Our advice is that, if you have never met in person, you should consider temporary visa options to facilitate your first meeting. As at the time of writing, there is no way to facilitate a partner visa without first having been in the physical presence of your partner.
Does a Bridging Visa for the pending 820 Visa application give full working rights?
It depends on whether you held a substantive visa at the time of application. If the answer is yes, you will likely be issued a Bridging Visa A, on which you can work without restrictions. If not, you are not allowed to work unless an exemption is granted to your Bridging Visa C by the Department of Home Affairs.
Note that if you still hold a visa, your Bridging Visa A will be inactive until your current visa expires.
How long does it take for a Partner Visa to be issued?
Provisional partner visas may take up to 28 months for Subclass 820 and 22 months for Subclass 309. For up-to-date information, please refer to the Department’s website.
I am still married in the Philippines. Can I apply for a Partner Visa with my new Australian partner?
Under the Australian migration law, additional concessions exist for Filipino applicants as divorce is not permissible under the laws of the Philippines, and annulments are extremely limited in availability.
You will need to speak to our lawyers at Visa Plan to access the concession as this field is highly complex.
I currently do not have a visa. Can I apply for an 820 Visa?
Bridging visa holders and unlawful residents may apply for a partner visa, but only under extremely limited circumstances. Generally speaking, such applications can only succeed where compassionate and compelling grounds exist for the grant.
If you are unlawful or on a bridging visa, it is strongly advised that you seek professional assistance before proceeding with an expensive onshore 820 partner visa application.
I have previously been refused for a different visa. Can I apply for an 820 Visa?
If you have had a visa refused or cancelled whilst in Australia, you will be subject to a statutory bar, known as a “Section 48 Bar”, preventing lodgement of most other visa applications. Nevertheless, a partner visa is one of the few visas that can be validly applied for despite this bar.
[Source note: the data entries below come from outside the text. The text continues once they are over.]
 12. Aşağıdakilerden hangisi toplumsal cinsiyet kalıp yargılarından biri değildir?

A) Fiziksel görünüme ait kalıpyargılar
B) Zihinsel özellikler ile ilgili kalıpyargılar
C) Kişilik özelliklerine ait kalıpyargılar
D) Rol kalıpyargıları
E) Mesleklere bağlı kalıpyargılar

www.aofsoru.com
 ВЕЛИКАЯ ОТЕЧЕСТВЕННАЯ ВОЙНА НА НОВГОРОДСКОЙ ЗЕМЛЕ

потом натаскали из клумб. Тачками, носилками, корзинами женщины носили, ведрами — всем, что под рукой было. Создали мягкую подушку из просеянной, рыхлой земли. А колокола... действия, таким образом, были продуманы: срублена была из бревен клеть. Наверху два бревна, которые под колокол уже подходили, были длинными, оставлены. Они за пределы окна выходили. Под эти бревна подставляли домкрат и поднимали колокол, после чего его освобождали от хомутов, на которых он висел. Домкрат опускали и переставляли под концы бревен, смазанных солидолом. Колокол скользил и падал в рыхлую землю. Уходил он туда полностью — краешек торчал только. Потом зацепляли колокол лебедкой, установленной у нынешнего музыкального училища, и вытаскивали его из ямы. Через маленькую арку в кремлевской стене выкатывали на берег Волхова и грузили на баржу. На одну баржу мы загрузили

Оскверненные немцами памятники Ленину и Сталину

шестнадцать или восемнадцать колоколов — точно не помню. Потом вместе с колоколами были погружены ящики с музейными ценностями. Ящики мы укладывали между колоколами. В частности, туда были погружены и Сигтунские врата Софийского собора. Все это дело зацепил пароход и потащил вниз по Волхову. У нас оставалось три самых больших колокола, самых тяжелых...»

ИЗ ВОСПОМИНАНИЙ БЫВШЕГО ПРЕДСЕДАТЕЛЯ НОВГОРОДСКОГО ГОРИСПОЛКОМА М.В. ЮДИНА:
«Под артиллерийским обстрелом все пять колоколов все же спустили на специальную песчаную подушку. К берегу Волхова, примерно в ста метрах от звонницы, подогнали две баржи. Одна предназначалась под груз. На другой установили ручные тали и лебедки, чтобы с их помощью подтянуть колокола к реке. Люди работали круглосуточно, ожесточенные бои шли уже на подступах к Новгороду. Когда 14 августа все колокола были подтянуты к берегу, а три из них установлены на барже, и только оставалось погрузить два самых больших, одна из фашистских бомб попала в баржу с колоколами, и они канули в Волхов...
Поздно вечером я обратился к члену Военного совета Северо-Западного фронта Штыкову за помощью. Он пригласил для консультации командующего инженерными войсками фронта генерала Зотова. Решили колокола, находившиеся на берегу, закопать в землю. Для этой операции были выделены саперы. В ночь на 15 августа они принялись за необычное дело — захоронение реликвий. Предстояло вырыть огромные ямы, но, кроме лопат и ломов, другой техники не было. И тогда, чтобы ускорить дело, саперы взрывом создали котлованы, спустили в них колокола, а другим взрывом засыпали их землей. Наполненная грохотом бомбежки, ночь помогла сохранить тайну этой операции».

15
Such an application can usually only succeed where compelling and compassionate circumstances exist. If you have had a visa refused or cancelled in Australia, we strongly recommend that you speak to a lawyer before parting from your Australian partner.
I became a victim of domestic violence when holding a Partner Visa. What can I do now?
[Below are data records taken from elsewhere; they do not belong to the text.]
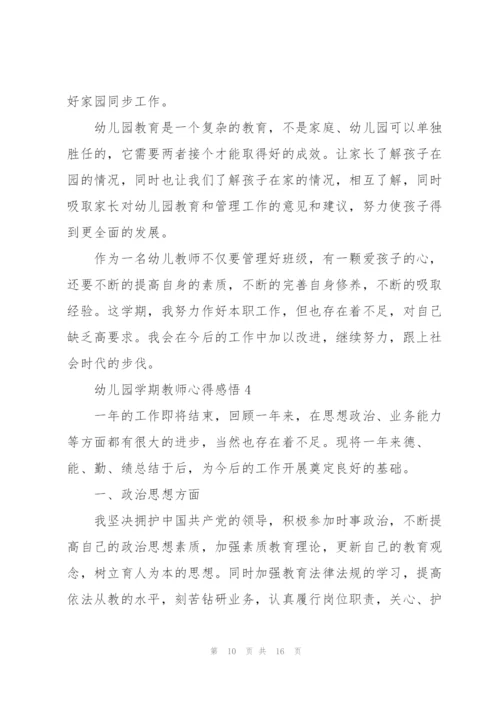 好家园同步工作。

幼儿园教育是一个复杂的教育，不是家庭、幼儿园可以单独胜任的，它需要两者接个才能取得好的成效。让家长了解孩子在园的情况，同时也让我们了解孩子在家的情况，相互了解，同时吸取家长对幼儿园教育和管理工作的意见和建议，努力使孩子得到更全面的发展。

作为一名幼儿教师不仅要管理好班级，有一颗爱孩子的心，还要不断的提高自身的素质，不断的完善自身修养，不断的吸取经验。这学期，我努力作好本职工作，但也存在着不足，对自己缺乏高要求。我会在今后的工作中加以改进，继续努力，跟上社会时代的步伐。

幼儿园学期教师心得感悟 4

一年的工作即将结束，回顾一年来，在思想政治、业务能力等方面都有很大的进步，当然也存在着不足。现将一年来德、能、勤、绩总结于后，为今后的工作开展奠定良好的基础。

一、政治思想方面

我坚决拥护中国共产党的领导，积极参加时事政治，不断提高自己的政治思想素质，加强素质教育理论，更新自己的教育观念，树立育人为本的思想。同时加强教育法律法规的学习，提高依法从教的水平，刻苦钻研业务，认真履行岗位职责，关心、护

第 10 页 共 16 页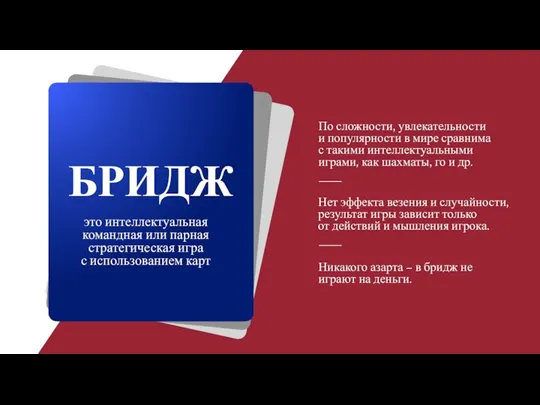 БРИДЖ

это интеллектуальная командная или парная стратегическая игра с использованием карт

По сложности, увлекательности и популярности в мире сравнима с такими интеллектуальными играми, как шахматы, го и др.

Нет эффекта везения и случайности, результат игры зависит только от действий и мышления игрока.

Никакого азарта – в бридж не играют на деньги.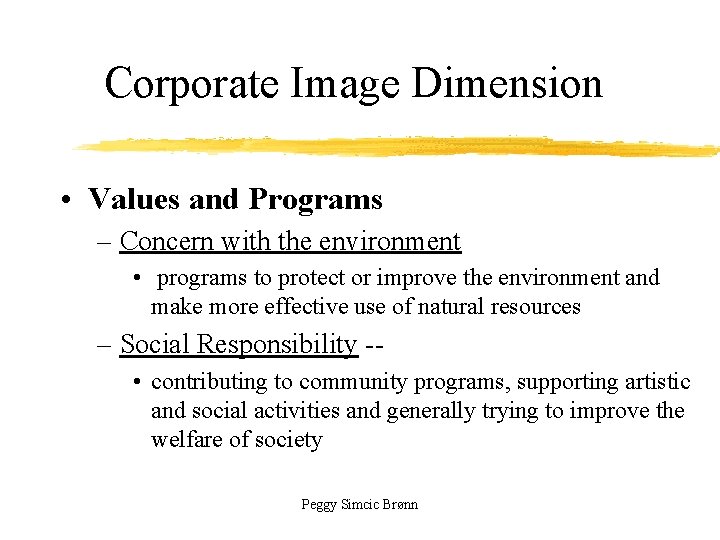 Corporate Image Dimension

• Values and Programs
– Concern with the environment
• programs to protect or improve the environment and make more effective use of natural resources
– Social Responsibility --
• contributing to community programs, supporting artistic and social activities and generally trying to improve the welfare of society

Peggy Simcic Brønn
If you or your child have been subject to family violence by your Australian partner, you do not need to remain with the perpetrator to gain permanent residency. Get out of the damaging relationship and speak to our lawyers now to secure your partner visa.
Does Australia recognize first cousin marriages?
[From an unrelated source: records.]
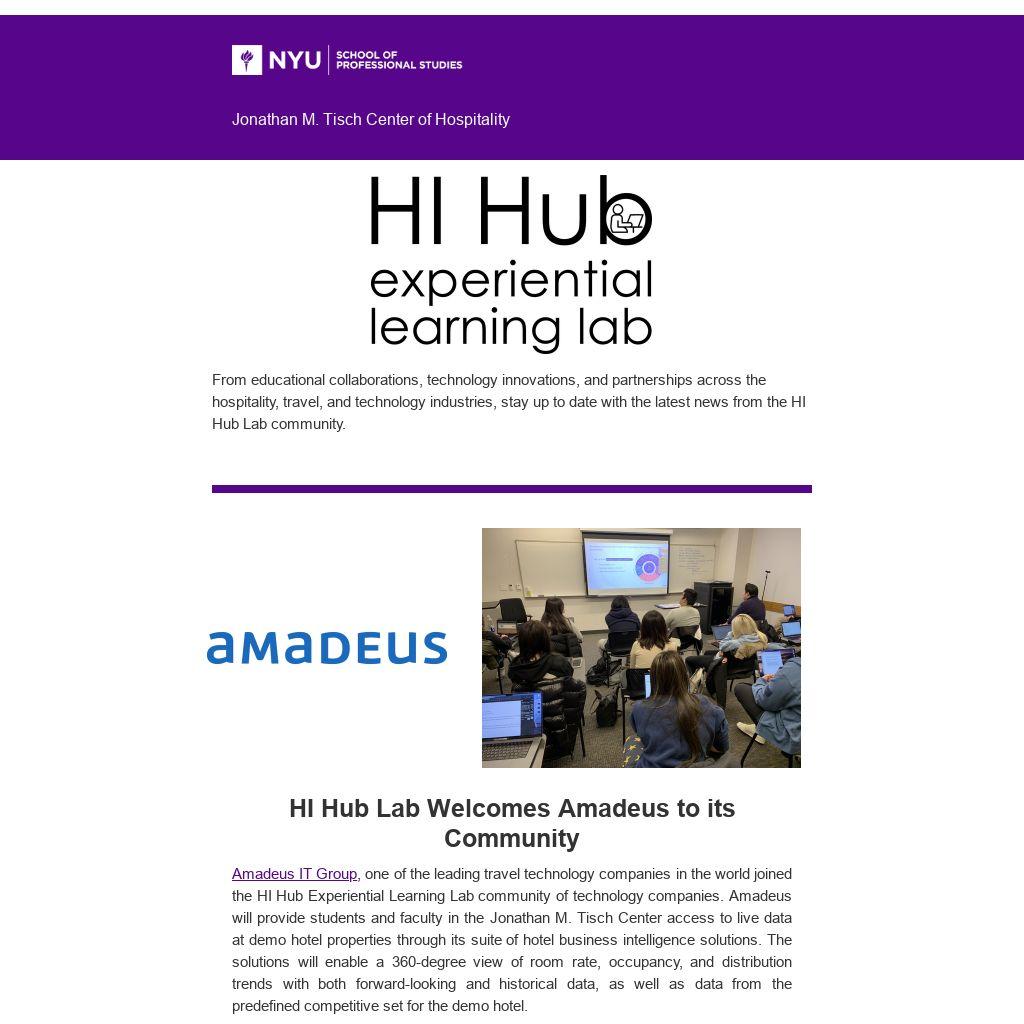 NYU SCHOOL OF PROFESSIONAL STUDIES

Jonathan M. Tisch Center of Hospitality

HI Hub
experiential
learning lab

From educational collaborations, technology innovations, and partnerships across the hospitality, travel, and technology industries, stay up to date with the latest news from the HI Hub Lab community.

amadeus

HI Hub Lab Welcomes Amadeus to its Community

Amadeus IT Group, one of the leading travel technology companies in the world joined the HI Hub Experiential Learning Lab community of technology companies. Amadeus will provide students and faculty in the Jonathan M. Tisch Center access to live data at demo hotel properties through its suite of hotel business intelligence solutions. The solutions will enable a 360-degree view of room rate, occupancy, and distribution trends with both forward-looking and historical data, as well as data from the predefined competitive set for the demo hotel.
The Australian marriage law prohibits marriage of a direct descendant to a direct ancestor, or between siblings. As such, marriages between mere cousins are acceptable for the purposes of a partner visa application.
However, it is crucial that both parties provide real consent to the marriage. Applications concerning marriages that have resulted from coercion will be refused.
Partner Visa Fees
Unlike other visas, both Provisional and Permanent Visas are applied simultaneously under the Partner Visa Program. The below charges are payable upon lodging a Provisional Visa application.
- Plus $4,0450 per additional applicant who is at least 18 years old.
- Plus $2,025 per additional applicant who is younger than 18 years old.